Madame Devos continue son implacable démonstration en rappelant le rôle central de Simbikangwa dans le génocide, dans la ville de Kigali. Le prévenu circulait avec ses gardes du corps dont il n’a pas condamné les crimes quand ils rentraient les mains pleines de sang ! Simbikangwa a eu un rôle essentiel aux barrières : il les visite, encourage les tueurs pour qu’ils fassent « un bon travail ». Tout cela montre bien l’autorité du prévenu. Des corps, il n’en a jamais vu. Il n’a même pas senti l’odeur de brûlé qui se dégage lorsque les tueurs décident de se débarrasser des cadavres en les déposant sur des pneus en flammes ! Et que dire du rôle de Simbikangwa dans la dénonciation de Jean Marie Vianney Nyetegeka, ce gardien Tutsi dont il a demandé la mort et qui, par miracle, aura la vie sauve, et au sujet duquel la défense tiendra une nouvelle fois des propos « choquants » : « Pourquoi ne vous ont-ils pas tué avant ? Pourquoi être revenu sur la barrière ? Vous avez eu de la chance ! » ironise maître Epstein.
Pour terminer ce long réquisitoire d’une qualité exceptionnelle, madame Devos s’explique : « Simbikangwa n’a pas vu de mort exécuté devant lui ? Peut-être. Mais parce qu’il est un donneur d’ordre. Le plus grand responsable n’est-il pas celui qui encourage ? La responsabilité ne se compte pas en nombre de morts. La volonté d’exterminer dépasse le nombre des victimes. Le crime qui a été commis est un crime contre l’humanité… Simbikangwa sera l’un des derniers à quitter Kigali. Sa détermination aura été totale, aura duré trois mois. »
Les derniers mots seront pour les membres de la Cour : « Aucun d’entre vous ne sortira indemne de cette cour d’assises. Mais vous aurez compris ce qu’aura été le rôle de Simbikangwa. Et rappelez-vous « qu’aucun témoin ne devait survivre. »

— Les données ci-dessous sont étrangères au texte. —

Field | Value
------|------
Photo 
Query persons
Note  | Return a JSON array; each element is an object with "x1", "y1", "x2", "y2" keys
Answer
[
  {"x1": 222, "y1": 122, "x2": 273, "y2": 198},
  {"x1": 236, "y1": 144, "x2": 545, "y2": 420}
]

Fin des réquisitions de l’avocat général, Bruno Sturlese: perpétuité requise contre Simbikangwa
13/03/2014
Fin des réquisitions de Bruno Sturlese.
La journée se termine par la fin des réquisitions de l’avocat général. Deux questions se posent :
– Comment qualifier pénalement le comportement coupable de Simbikangwa ?
– Quelle sanction faut-il envisager ?
La première question est d’ordre juridique. Pour condamner Simbikangwa, il faudra qualifier pénalement ces faits. L’ordonnance de mise en accusation des juges d’instruction, l’OMA, considérait que deux crimes devaient être reprochés à Simbikangwa : complicité de crime de génocide et complicité de crime contre l’humanité.
De rappeler que c’est la première fois qu’une cour d’assisses française va statuer sur le chef d’accusation de génocide, d’où certains atermoiements. « Votre décision fera date, confie-t-il à la cour. Pour l’avenir, pour les futurs dossiers, il est important de donner l’exacte qualification des faits. Vous avez le pouvoir de requalifier les faits par une question subsidiaire. »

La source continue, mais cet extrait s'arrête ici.